▶ _JOBS_:
**A)** In the Meru article below, recast the paragraph beginning "Except it didn't." as a bulleted list that keeps its main facts.
**B)** According to the Meru article below, since what year has Elsa's Kopje supplied lease payments and upmarket visitors to the park?
**C)** Write a continuation of the Meru article below, picking up after its final sentence.

▶ _EXCERPT TO READ_:
· · · · · · ·

Discover mesmerising Meru and a once decimated national park with a Hollywood backstory
No one speaks. I’m not sure they’re even breathing. For a taut tense hour, on a still, heat-infested afternoon, our safari vehicle follows a muscular lioness stalking a waterbuck as she pads from bush to bush, crouching on front paws, eyes lasered on her prey: the stage set for blood-soaked theatre.
Meru in central Kenya has a multi-layered script. Beyond the Darwinian life and death struggle of Africa’s wilderness, there’s the restoration drama of a national park rebounding from chaotic decay, and the cinematic drama of Elsa, an orphaned lion cub raised in captivity and released into the wild: the central character of an adored movie celebrating its 60th anniversary next year. Might today’s silently stalking predator be Elsa’s distant relative?
We’ll never know. But one thing is certain. Our compelling safari would have been impossible 30 years ago. In the 1980s and 1990s, Meru – one of Kenya’s oldest national parks – was decimated by an unholy trinity of poaching, banditry and land invasions. Elephants were slaughtered, rhinos wiped out and, with the infrastructure in tatters, visitor numbers were flatlining. The government, it was rumoured, would de-proclaim the park.
Except it didn’t. It kept the faith. Funded by international organisations, the Kenya Wildlife Service reinvigorated the hypnotically beautiful landscape. It cut new dirt roads, established a specialised poaching intelligence unit and translocated 1,350 animals from other parks, while creating a large rhino sanctuary with 24-hour surveillance.
Today Meru blossoms over 870 strikingly photogenic square kilometres: the core of a Tana River ecosystem that, alongside Kora National Park and Bisanadi and Mwingi reserves, links a vast variety of biomes over 5,000 square kilometres. Littered with forked doum palms and Gorgon-like baobabs, Meru is one of East Africa’s most diverse national parks blending forests, lava fields and swamps with tall grassland, laced with 13 rivers and spiked with otherworldly granite outcrops.
Lionesses relax in the sun
As well as the Big Five, including the sanctuary’s 70 black and white rhino, there are zebra, cheetah and hippo, alongside hartebeest, oryx and 427 bird species. However, unlike the blockbuster parks and reserves, Meru remains well below the mainstream tourist radar.
A key player in its phoenix-like rise was Elsa’s Kopje, one of only two camps in the park: a source of crucial lease payments and upmarket visitors since 1999. Threaded through Mughwango Hill’s white bark and sausage trees, Elsa’s is one of the continent’s most romantic lodges, its thatched cottages slipped among massive boulders with private decks, tree-branch showers and elegy-inducing views.
The lodge also has top-notch guides. After spotting elephants and rhinos, we encounter three North Kenyan “specials”: reticulated giraffes; Somali ostriches; and Grevy’s zebra – named after Jules Grévy, the French president gifted one of the animals by the Ethiopian emperor in 1882.

· · · · · · ·

(Image and question records)

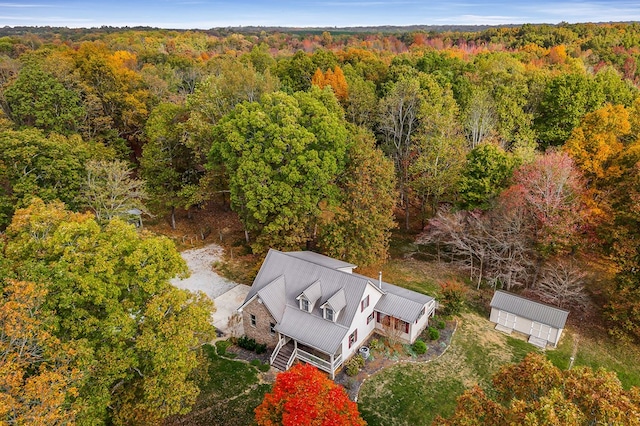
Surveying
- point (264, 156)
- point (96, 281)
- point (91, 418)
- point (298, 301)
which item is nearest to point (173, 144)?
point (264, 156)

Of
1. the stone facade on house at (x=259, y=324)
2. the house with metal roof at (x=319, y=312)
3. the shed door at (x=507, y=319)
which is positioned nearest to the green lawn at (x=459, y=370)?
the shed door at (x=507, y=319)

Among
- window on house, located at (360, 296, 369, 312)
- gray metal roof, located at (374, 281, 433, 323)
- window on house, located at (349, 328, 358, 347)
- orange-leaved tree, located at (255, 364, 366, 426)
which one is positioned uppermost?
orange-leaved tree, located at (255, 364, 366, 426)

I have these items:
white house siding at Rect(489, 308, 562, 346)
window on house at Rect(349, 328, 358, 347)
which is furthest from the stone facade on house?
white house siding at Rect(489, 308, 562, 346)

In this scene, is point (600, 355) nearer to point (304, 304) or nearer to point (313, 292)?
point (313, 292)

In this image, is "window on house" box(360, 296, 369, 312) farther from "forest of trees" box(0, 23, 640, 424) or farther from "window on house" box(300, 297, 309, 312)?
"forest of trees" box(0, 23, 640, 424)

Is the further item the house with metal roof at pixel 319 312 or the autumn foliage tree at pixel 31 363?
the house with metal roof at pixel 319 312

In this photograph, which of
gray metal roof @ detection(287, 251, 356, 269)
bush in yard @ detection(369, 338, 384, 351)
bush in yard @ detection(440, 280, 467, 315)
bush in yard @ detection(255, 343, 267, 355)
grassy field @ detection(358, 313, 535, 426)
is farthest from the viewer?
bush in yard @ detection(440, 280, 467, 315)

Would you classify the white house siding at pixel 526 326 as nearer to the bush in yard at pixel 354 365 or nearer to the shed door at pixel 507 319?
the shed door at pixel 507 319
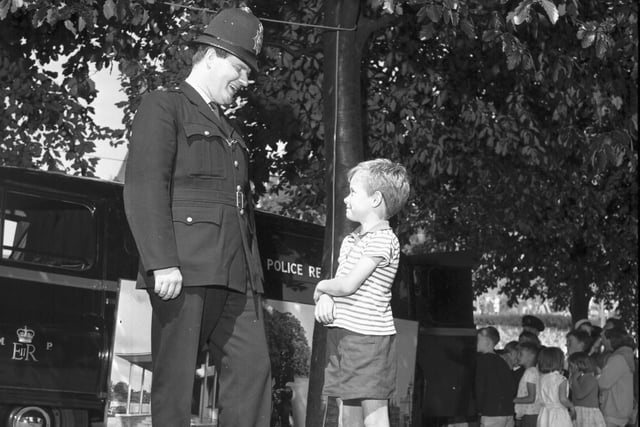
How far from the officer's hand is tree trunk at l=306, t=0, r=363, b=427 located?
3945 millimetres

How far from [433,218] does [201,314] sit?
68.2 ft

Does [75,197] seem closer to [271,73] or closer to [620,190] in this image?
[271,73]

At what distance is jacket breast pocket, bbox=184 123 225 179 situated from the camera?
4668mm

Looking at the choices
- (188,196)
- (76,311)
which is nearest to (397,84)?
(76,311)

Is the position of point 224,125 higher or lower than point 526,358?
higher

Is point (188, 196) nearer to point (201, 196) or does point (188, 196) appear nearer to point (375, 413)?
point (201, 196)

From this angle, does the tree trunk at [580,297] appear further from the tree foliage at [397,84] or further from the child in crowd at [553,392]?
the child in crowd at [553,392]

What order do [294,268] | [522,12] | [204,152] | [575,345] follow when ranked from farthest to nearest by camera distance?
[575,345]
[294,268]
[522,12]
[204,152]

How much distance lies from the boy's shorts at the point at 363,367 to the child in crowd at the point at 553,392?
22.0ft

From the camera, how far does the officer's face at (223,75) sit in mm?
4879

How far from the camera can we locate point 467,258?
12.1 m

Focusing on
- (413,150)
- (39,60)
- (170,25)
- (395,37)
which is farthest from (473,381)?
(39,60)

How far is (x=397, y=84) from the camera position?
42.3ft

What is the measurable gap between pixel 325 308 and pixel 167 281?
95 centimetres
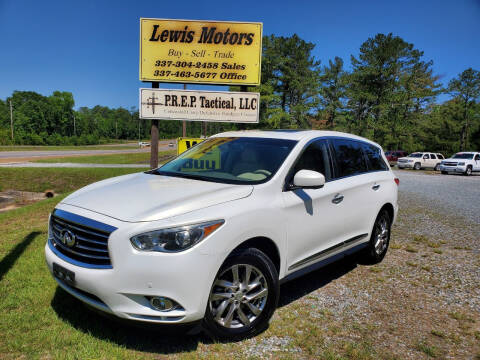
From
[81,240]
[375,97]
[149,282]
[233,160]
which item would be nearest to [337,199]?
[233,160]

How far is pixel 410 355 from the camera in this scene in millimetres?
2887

· · · · · · ·

▶ _SOLVED TASKS_:
**A)**
- The government did not de-proclaim the park; it kept faith in it.
- With funding from international organizations, the Kenya Wildlife Service revived the landscape.
- It cut new dirt roads.
- It set up a specialized poaching intelligence unit.
- It moved 1,350 animals in from other parks.
- It created a large rhino sanctuary with 24-hour surveillance.

**B)** Since 1999.

**C)**
Alongside the generous wildlife, Elsa’s Kopje adds a Hollywood twist to a safari with the backstory of its famous movie star namesake: the orphaned lion cub taught to hunt and survive in the Meru’s wilderness by George and Joy Adamson. Three years after being released into the surrounding bush, Elsa returned to the couple, proudly presenting her triplet of cubs: a story immortalised in Born Free, the film based on Joy’s 5-million-selling book.
The romantic Elsa’s Kopje lodge
Both the emotional storyline, and the Adamson’s brutal deaths – Joy was murdered in 1980, George in 1989, protecting a tourist from armed poachers – add a poignant twist to visits to landmarks from their lives. We stop beneath Mughwango Hill, where a warm breeze caresses the rusted fragments of George’s Land Rover that mark the site of his camp. He clearly embraced a free, wild existence away from humanity.
Another day, another exquisite sunset, another reminder of the man’s extraordinary life. This time a natural pool, high on a rocky outcrop, where he’d regularly bring the two lions he’d help train for the filming of Born Free.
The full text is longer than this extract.